**DATASET CONTENT:**
>>>>>
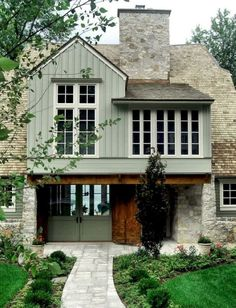 Do You Want Modern Farmhouse Style In Your Exterior? If you need inspiration for the best modern farmhouse exterior design ideas. Our team recommends some amazing designs that might be inspire you. We hope our articles can help you. enjoy it. Design Exterior, Exterior House Colors, Stone Exterior, Exterior Homes, Exterior Cladding, Exterior Paint Colors For House With Stone, Exterior Windows, Stone Siding, Metal Siding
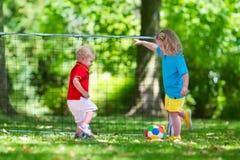 Дети играя футбол в школьном дворе Стоковое Изображение RF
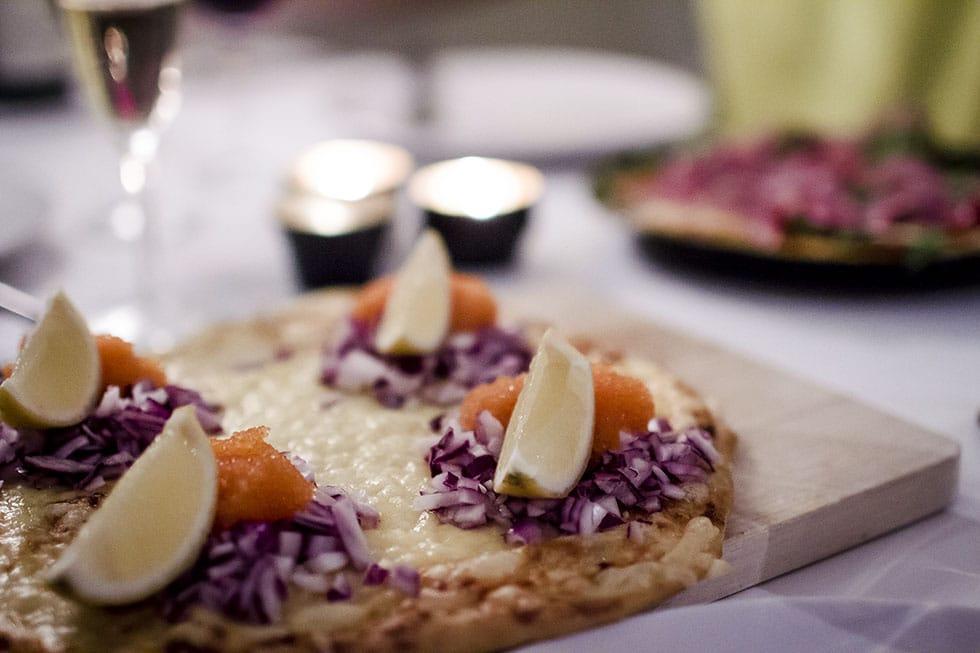 pizza med löjrom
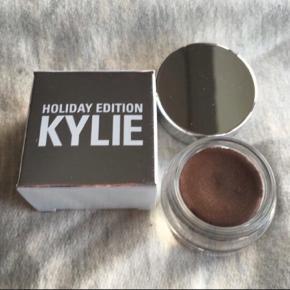 Brand: Kylie Cosmetics Holiday 2016 Cream Shadow Golden Plum - 175kr  Jeg har betalt fragt og told, derfor er prisen højere end den var på hjemmesiden.  LIMITED EDITION - KAN IKKE KØBES LÆNGERE  ALDRIG BRUGT, STADIG I ÆSKE - BYTTER IKKE  Generelt: Hvis I ønsker mine ting sendt som forsikret pakke og/eller i boblekuvert/æske, så oplys venligst dette, så det kan lægges oveni prisen.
<<<<<
**TO DO:** With the pictures omitted, reproduce the data above exactly.

**RESPONSE FOR THIS EXERCISE:**
 Do You Want Modern Farmhouse Style In Your Exterior? If you need inspiration for the best modern farmhouse exterior design ideas. Our team recommends some amazing designs that might be inspire you. We hope our articles can help you. enjoy it. Design Exterior, Exterior House Colors, Stone Exterior, Exterior Homes, Exterior Cladding, Exterior Paint Colors For House With Stone, Exterior Windows, Stone Siding, Metal Siding
 Дети играя футбол в школьном дворе Стоковое Изображение RF
 pizza med löjrom
 Brand: Kylie Cosmetics Holiday 2016 Cream Shadow Golden Plum - 175kr  Jeg har betalt fragt og told, derfor er prisen højere end den var på hjemmesiden.  LIMITED EDITION - KAN IKKE KØBES LÆNGERE  ALDRIG BRUGT, STADIG I ÆSKE - BYTTER IKKE  Generelt: Hvis I ønsker mine ting sendt som forsikret pakke og/eller i boblekuvert/æske, så oplys venligst dette, så det kan lægges oveni prisen.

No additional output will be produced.